Feature Analysis

The standard features: LLR (low level discriptors)
File path: \emotiondetection\features_labels_lld

load data

class Data. please see common.py

get the training data


In [48]:
import numpy as np
import os
from sklearn.manifold import TSNE

from common import Data

lld=Data('lld')
lld.load_training_data()
print 'training feature shape: ', lld.feature.shape
print 'training label shape: ', lld.label.shape

#lld.load_test_data()
#print 'test feature shape: ',lld.feature_test.shape
#print 'test label shape: ',lld.label_test.shape


lld
training feature shape:  (9959L, 384L)
training label shape:  (9959L, 2L)

a. histogram

plot the histgram of one feature, to see what distribution the feature is.


In [42]:
import matplotlib.pyplot as plt
%matplotlib inline  

feature_table=[1,10,100,300]
for ind,fea in enumerate(feature_table):
    f= lld.feature[:,fea]
    
    plt.subplot(2,2,ind+1)
    plt.hist(f)
    #plt.title("Histogram of feature "+str(ind))
plt.axis('tight')


Different features have different ditributions.
Some are subject to Gussain distribution.

## Exercise tasks
a. Answer these questions about the feature analysis notebook, one line each:
(i) What file path does it give for the low level descriptor features?
(ii) What shape is printed for the training features?
(iii) Which feature indices are plotted as histograms?
b. Write the next part of the feature analysis notebook, picking up right after its last sentence.

## Excerpted records
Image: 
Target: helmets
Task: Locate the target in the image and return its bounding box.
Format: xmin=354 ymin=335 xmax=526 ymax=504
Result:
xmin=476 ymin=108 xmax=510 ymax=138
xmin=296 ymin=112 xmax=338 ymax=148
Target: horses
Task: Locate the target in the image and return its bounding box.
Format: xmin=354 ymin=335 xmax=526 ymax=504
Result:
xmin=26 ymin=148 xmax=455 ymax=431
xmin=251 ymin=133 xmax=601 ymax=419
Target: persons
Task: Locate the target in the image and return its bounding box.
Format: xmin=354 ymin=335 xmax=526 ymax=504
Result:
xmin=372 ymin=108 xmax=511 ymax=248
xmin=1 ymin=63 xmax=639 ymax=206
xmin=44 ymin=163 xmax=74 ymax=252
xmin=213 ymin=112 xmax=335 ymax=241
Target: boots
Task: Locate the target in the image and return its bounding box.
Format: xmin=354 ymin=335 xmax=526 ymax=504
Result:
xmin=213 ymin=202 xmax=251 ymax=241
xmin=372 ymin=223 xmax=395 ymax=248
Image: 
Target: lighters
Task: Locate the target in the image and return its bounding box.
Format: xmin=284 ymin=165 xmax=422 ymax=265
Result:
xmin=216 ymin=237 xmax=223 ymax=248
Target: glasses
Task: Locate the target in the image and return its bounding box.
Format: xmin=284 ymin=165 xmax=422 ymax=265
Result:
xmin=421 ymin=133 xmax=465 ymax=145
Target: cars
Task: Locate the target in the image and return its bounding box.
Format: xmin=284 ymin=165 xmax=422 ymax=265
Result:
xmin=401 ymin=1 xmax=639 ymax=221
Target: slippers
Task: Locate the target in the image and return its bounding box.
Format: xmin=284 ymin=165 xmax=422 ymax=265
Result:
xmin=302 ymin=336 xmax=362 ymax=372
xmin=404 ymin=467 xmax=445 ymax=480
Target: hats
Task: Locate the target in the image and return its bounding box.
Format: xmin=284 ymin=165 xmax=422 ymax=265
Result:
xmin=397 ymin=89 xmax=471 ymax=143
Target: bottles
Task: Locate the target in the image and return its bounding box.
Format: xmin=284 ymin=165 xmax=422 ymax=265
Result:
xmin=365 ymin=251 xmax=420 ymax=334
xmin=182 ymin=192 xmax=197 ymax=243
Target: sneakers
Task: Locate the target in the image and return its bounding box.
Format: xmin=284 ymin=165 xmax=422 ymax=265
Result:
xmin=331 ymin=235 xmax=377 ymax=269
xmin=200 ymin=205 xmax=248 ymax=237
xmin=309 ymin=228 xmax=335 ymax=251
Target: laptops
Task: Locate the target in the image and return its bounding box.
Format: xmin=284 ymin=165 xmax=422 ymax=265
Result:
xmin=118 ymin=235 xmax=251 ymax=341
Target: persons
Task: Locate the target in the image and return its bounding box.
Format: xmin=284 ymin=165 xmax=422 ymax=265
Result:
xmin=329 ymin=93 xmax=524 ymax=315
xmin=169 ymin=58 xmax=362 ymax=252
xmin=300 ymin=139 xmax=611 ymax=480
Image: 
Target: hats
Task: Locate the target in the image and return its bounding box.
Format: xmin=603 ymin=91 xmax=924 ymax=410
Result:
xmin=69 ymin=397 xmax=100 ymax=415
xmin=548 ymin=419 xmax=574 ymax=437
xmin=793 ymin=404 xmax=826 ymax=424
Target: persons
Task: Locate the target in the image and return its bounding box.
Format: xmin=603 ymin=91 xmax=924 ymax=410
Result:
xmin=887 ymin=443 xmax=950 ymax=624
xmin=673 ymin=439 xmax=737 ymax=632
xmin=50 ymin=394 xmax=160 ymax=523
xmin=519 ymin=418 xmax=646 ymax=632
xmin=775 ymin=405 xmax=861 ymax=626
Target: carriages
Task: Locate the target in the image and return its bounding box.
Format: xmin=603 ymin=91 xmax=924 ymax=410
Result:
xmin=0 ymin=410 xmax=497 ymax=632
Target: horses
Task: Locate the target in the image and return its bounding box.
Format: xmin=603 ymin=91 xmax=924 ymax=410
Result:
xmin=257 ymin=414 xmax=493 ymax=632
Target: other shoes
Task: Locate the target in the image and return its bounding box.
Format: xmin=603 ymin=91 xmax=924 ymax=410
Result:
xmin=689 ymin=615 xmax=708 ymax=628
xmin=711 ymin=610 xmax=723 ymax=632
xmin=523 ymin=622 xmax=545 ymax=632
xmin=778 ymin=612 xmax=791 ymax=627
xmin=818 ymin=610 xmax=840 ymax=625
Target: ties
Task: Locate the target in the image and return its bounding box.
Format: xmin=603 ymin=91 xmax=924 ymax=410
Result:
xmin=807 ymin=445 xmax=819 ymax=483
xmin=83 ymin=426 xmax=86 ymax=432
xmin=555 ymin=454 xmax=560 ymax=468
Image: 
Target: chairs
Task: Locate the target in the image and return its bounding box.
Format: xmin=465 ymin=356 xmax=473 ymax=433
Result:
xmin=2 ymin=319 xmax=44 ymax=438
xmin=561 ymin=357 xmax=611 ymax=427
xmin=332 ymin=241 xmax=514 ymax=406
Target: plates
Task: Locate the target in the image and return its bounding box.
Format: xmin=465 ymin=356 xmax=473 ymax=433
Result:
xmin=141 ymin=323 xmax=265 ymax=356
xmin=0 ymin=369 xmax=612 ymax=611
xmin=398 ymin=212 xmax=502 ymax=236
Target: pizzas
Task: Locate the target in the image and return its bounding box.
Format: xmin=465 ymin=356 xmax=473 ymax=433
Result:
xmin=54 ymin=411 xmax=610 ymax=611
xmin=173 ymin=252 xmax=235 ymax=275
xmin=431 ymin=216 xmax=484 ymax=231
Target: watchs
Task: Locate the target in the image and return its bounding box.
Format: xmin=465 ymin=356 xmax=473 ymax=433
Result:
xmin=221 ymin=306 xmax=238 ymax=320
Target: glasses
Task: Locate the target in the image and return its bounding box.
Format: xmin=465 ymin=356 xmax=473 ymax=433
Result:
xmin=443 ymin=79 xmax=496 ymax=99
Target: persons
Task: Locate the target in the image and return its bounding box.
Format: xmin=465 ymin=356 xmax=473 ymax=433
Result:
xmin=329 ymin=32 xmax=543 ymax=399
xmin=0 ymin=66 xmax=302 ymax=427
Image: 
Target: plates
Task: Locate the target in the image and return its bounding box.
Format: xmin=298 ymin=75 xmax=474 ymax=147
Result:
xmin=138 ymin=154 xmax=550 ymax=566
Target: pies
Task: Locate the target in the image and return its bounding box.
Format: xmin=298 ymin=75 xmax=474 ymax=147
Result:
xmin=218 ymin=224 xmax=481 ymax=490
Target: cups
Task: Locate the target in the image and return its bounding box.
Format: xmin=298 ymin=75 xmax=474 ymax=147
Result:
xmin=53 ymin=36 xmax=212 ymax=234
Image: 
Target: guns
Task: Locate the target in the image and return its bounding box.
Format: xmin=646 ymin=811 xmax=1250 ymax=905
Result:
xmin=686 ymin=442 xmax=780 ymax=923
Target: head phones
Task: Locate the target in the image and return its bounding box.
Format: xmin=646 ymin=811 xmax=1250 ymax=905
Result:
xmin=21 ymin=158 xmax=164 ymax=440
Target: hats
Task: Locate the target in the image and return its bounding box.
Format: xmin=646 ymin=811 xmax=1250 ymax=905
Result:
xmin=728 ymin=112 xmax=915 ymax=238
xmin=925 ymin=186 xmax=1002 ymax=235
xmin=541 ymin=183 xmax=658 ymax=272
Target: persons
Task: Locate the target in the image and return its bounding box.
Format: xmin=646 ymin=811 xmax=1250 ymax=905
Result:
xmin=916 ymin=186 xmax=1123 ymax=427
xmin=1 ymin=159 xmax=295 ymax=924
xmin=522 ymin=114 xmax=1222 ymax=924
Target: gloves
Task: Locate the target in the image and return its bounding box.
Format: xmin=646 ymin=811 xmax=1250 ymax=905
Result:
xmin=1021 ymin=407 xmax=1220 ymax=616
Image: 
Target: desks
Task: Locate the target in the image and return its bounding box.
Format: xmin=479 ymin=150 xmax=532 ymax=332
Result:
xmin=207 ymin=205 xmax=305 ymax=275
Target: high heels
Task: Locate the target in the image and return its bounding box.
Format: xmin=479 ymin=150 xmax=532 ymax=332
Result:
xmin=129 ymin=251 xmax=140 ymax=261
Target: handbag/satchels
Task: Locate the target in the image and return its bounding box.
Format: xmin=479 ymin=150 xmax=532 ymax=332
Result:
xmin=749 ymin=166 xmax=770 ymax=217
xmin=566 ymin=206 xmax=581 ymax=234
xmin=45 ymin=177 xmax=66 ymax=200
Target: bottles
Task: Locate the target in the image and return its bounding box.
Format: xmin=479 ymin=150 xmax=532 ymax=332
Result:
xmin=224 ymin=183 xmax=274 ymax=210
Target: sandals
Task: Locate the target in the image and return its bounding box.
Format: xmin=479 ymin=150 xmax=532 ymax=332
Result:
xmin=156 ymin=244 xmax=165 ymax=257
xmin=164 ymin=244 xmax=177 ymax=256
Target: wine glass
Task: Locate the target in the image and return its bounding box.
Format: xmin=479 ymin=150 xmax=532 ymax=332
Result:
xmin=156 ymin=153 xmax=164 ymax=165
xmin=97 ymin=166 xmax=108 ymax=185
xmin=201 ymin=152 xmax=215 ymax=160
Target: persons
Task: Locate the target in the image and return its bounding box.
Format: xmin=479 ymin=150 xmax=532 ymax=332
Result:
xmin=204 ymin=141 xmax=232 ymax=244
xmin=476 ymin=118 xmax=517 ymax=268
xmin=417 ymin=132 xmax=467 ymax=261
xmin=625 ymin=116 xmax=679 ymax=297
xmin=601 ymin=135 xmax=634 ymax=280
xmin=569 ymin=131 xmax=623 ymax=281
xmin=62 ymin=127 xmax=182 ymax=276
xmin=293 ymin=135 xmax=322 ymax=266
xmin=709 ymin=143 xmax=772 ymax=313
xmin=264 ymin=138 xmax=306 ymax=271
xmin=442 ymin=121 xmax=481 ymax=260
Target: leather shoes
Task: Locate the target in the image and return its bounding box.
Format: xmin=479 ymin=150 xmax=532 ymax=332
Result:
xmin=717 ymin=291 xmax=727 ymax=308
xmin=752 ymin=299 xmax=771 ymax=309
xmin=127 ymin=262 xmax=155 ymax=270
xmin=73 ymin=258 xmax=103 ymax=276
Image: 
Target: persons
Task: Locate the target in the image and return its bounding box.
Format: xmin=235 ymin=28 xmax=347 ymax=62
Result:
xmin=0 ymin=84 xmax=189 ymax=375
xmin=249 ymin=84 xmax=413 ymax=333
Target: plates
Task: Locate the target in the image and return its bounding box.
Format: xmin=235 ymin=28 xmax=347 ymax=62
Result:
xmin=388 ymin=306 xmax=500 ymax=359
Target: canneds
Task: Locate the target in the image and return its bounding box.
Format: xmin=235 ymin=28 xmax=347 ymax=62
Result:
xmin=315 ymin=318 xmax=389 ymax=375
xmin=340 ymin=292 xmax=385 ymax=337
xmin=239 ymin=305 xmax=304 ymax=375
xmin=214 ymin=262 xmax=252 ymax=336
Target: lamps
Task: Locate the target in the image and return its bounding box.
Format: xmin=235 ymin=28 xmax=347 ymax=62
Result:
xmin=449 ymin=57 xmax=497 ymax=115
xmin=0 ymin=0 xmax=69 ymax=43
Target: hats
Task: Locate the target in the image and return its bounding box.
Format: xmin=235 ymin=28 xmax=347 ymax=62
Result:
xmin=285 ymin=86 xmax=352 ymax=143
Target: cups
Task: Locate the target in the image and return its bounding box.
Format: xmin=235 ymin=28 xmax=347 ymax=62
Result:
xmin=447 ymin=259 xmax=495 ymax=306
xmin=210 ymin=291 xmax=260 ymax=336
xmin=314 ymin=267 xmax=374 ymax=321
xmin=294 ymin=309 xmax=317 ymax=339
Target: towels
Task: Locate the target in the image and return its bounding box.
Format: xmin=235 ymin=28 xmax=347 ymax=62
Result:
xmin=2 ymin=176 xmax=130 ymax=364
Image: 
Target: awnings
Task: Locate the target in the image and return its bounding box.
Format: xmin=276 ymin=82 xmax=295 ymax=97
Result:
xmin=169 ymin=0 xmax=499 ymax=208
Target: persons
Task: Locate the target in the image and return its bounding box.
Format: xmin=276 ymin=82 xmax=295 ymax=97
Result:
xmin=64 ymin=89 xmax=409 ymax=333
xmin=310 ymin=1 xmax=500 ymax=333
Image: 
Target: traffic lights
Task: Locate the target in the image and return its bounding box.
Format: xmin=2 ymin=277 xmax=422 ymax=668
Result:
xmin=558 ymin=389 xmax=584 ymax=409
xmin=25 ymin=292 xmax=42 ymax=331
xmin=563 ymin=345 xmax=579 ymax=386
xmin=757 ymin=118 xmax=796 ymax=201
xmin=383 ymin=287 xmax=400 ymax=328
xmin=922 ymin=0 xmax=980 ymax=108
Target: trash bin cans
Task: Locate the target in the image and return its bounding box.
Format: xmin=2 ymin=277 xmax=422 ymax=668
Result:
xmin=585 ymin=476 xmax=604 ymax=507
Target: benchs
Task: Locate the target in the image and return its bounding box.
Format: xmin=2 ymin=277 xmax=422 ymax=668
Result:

## Answers per task
a.
(i) \emotiondetection\features_labels_lld
(ii) (9959L, 384L)
(iii) 1, 10, 100 and 300

b.
b. t-SNE

use TSNE to see the linear separability of the data.


In [43]:
model=TSNE(n_components=2,random_state=0) # reduct the dimention to 2 for visualization
np.set_printoptions(suppress=True)
Y=model.fit_transform(lld.feature,lld.label) # the reducted data

In [47]:
plt.scatter(Y[:, 0], Y[:, 1],c=lld.label[:,0],cmap=plt.cm.Spectral)
plt.title('training data')
plt.axis('tight')
 
print Y.shape


(9959L, 2L)

the linear separability is so terrible : (

c. analyse what classification methods is suit for out data theoretically

  • Training data:
    9959 examples and 384 features.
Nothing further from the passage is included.